[Captioned web images]

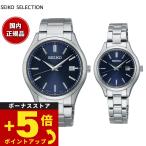 セイコー セレクション SEIKO SELECTION 腕時計 メンズ レディース ペアモデル SBPX145 STPX095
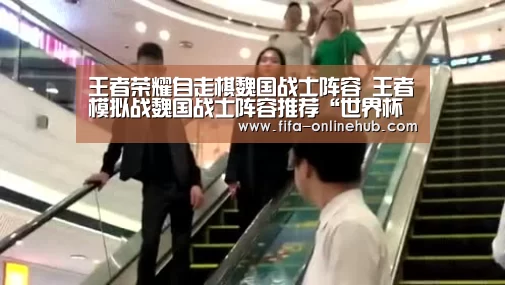 王者荣耀自走棋魏国战士阵容 王者模拟战魏国战士阵容推荐“世界杯专题”(图2) 淘汰赛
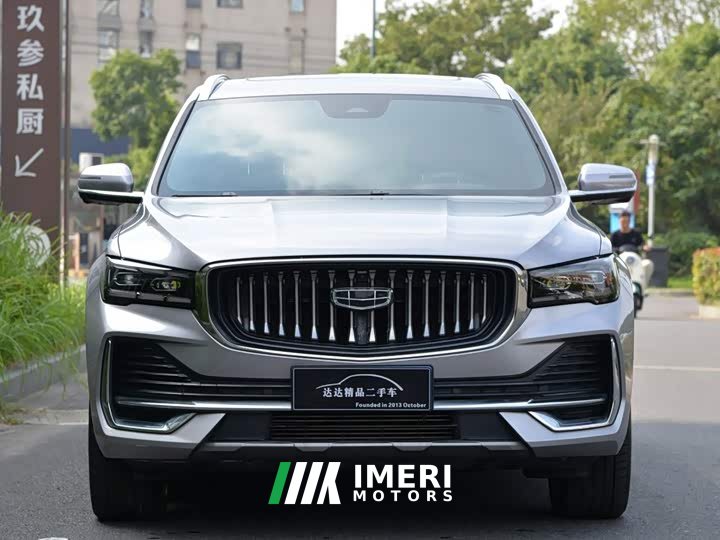 Geely Xingyue L 2.0T High-Power Automatic AWD Flagship - ავტომობილი ჩინეთიდან
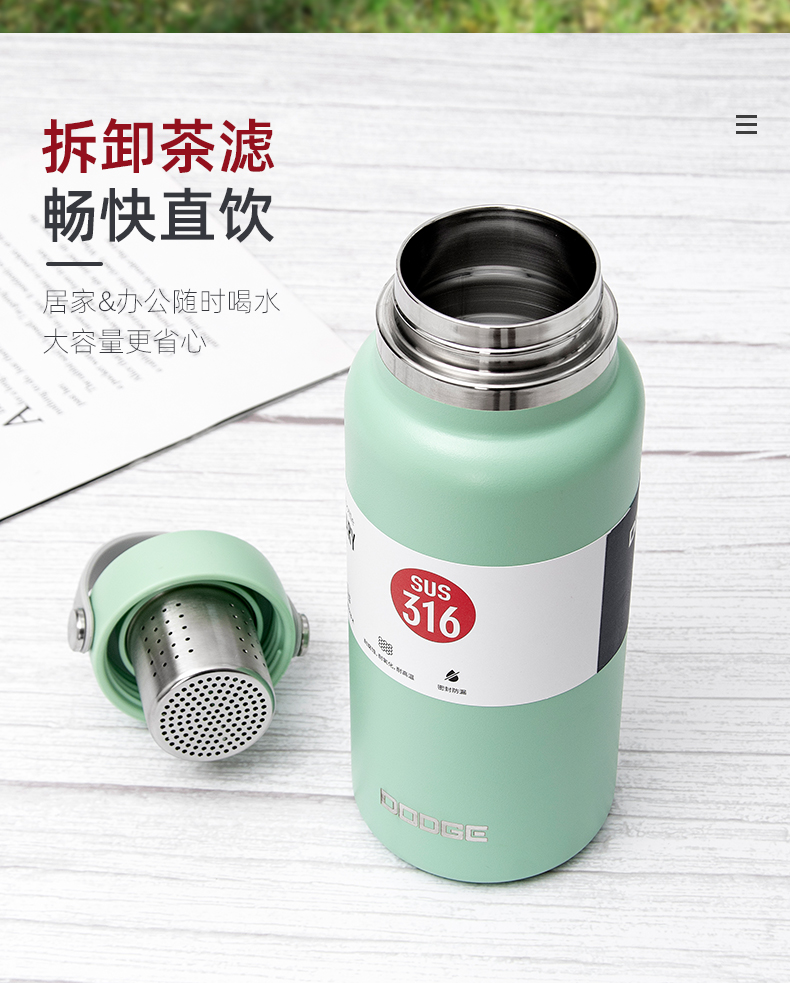 1000ML道奇风尚提手泡茶保温杯316不锈钢带茶漏水杯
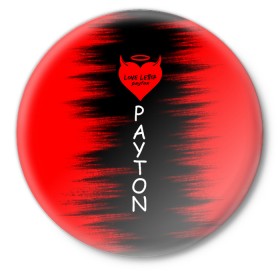 Значок с принтом Payton в Тюмени,  металл | круглая форма, металлическая застежка в виде булавки | love | moormeier | payton | блоггер | блогер | дьявол | мумайер | мурмаер | мурмайер | пайтон | пейтон | пэйтон | сердце | танцы | тик ток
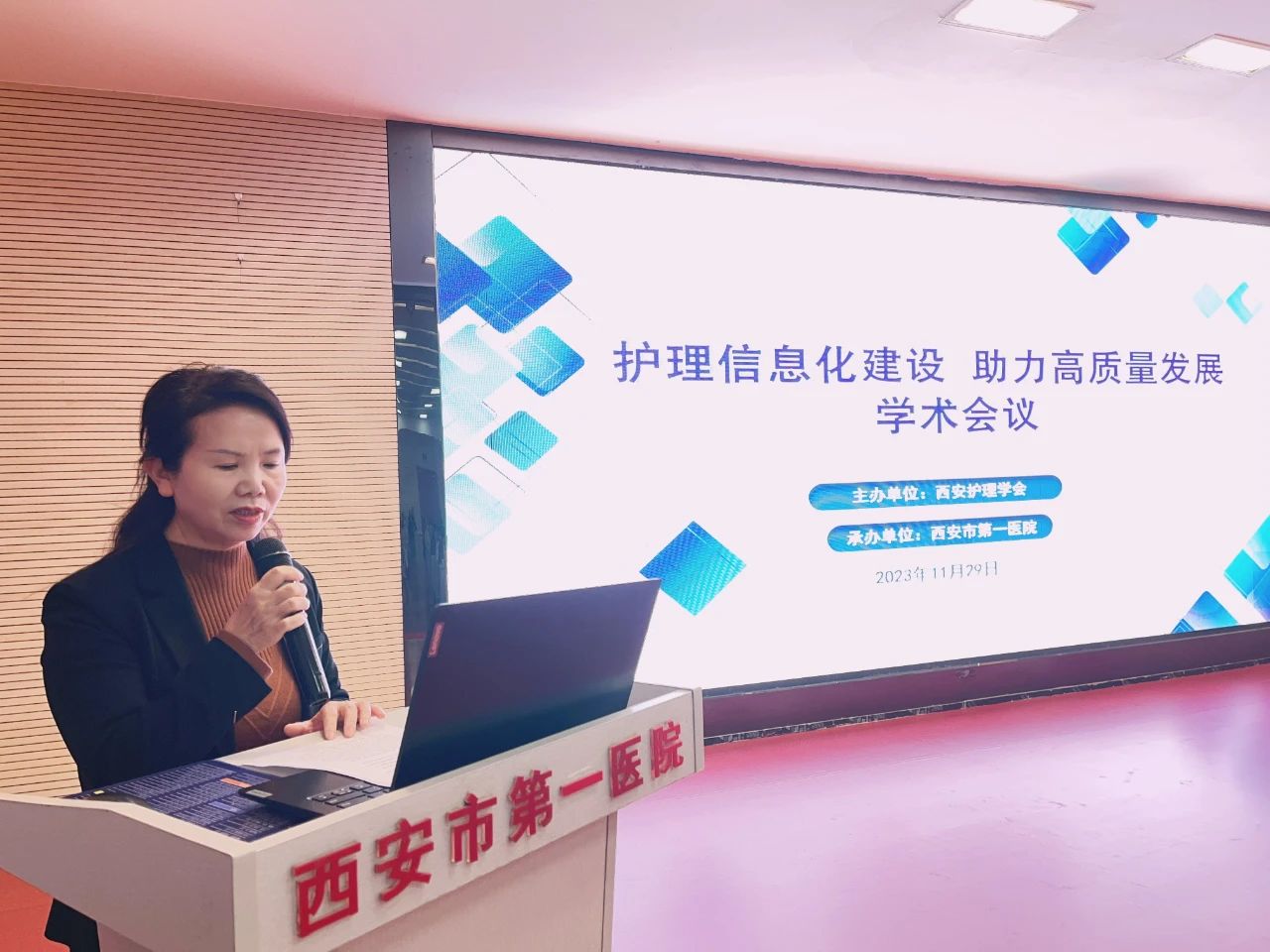 微信圖片_20231201142431.jpg 微信圖片_20231201142431.jpg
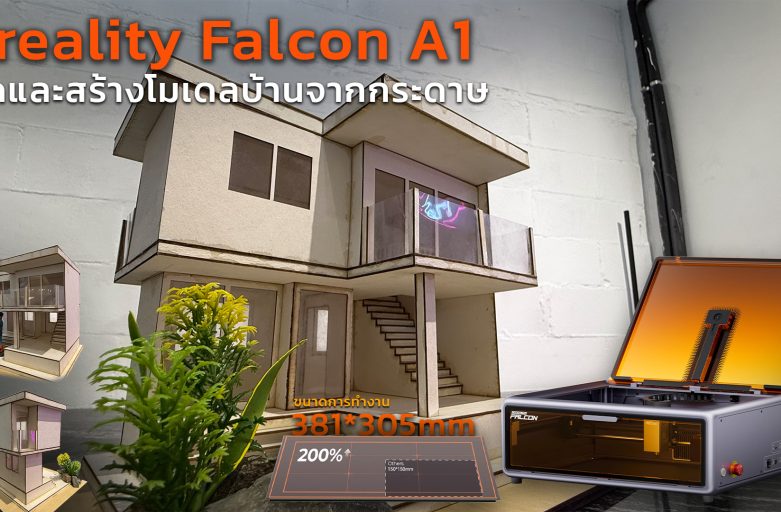 Creality Falcon A1 ช่วยตัด และสร้างโมเดลบ้านจำลองอย่างง่ายด้วยตัวเองที่บ้าน
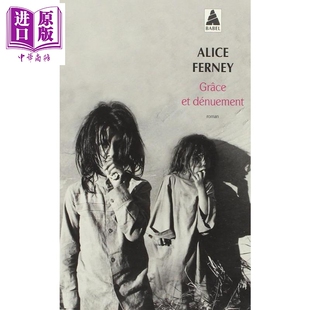 预售 【法文版】优雅与贫困 吉普赛人的故事 法国女作家Alice Ferney Grace et denuement 法文原版【中商原版】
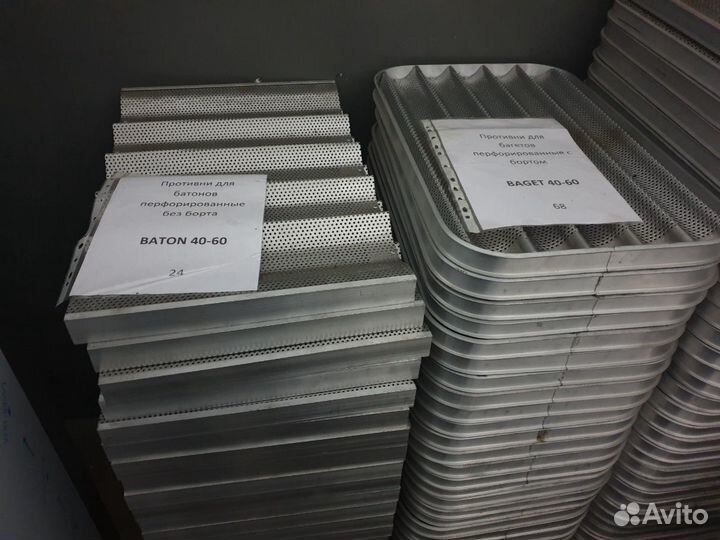 Противень Пекарский Лист Противни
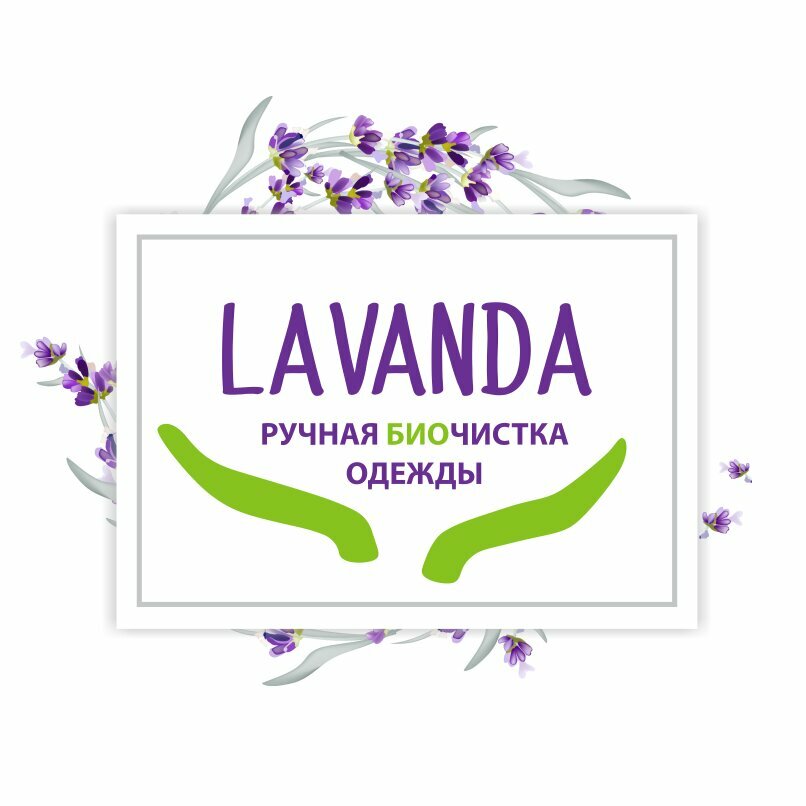 Лаванда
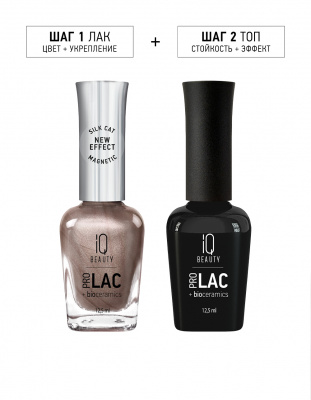 IQ Beauty Лак для ногтей с биокерамикой Nail Polish PROLAC+bioceramics 171 Fashion code 12,5 мл. IQ Beauty Лак для ногтей с биокерамикой Nail Polish PROLAC+bioceramics 171 Fashion code 12,5 мл.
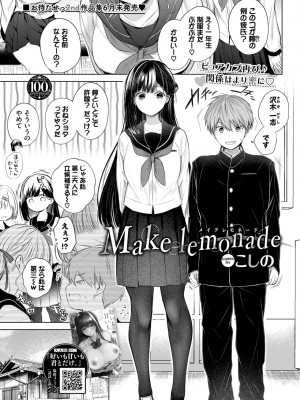 COMIC BAVEL 2023年8月号 [DL版]_158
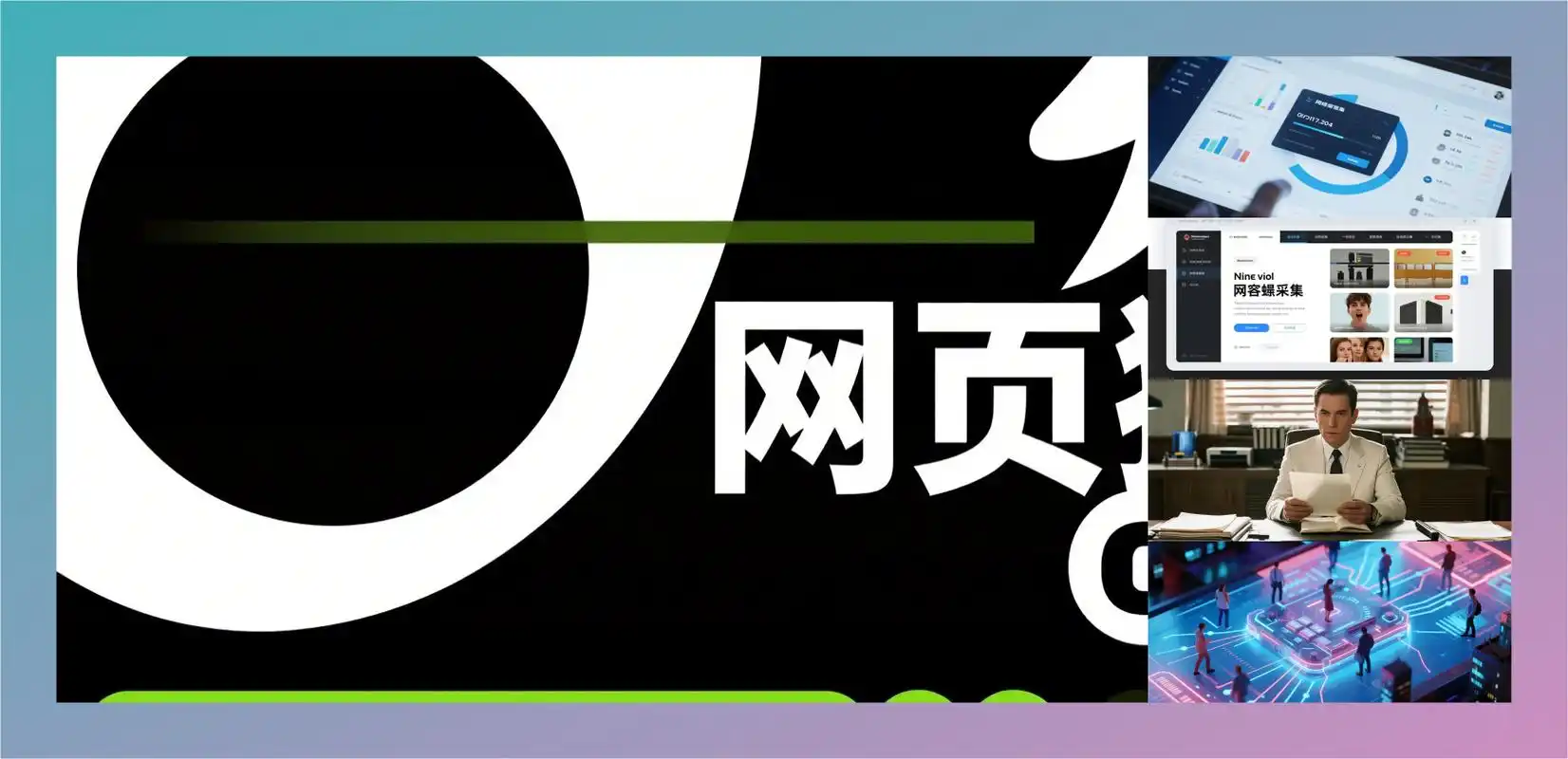 80%流量源于20%关键词？SEO长尾词是否更易提升转化率？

Aim of the exercise -
Above are the records; set down exactly the lines from the line containing "Противень Пекарский Лист Противни" through their last line, leaving every picture out.

Answer -
 Противень Пекарский Лист Противни
 Лаванда
 IQ Beauty Лак для ногтей с биокерамикой Nail Polish PROLAC+bioceramics 171 Fashion code 12,5 мл. IQ Beauty Лак для ногтей с биокерамикой Nail Polish PROLAC+bioceramics 171 Fashion code 12,5 мл.
 COMIC BAVEL 2023年8月号 [DL版]_158
 80%流量源于20%关键词？SEO长尾词是否更易提升转化率？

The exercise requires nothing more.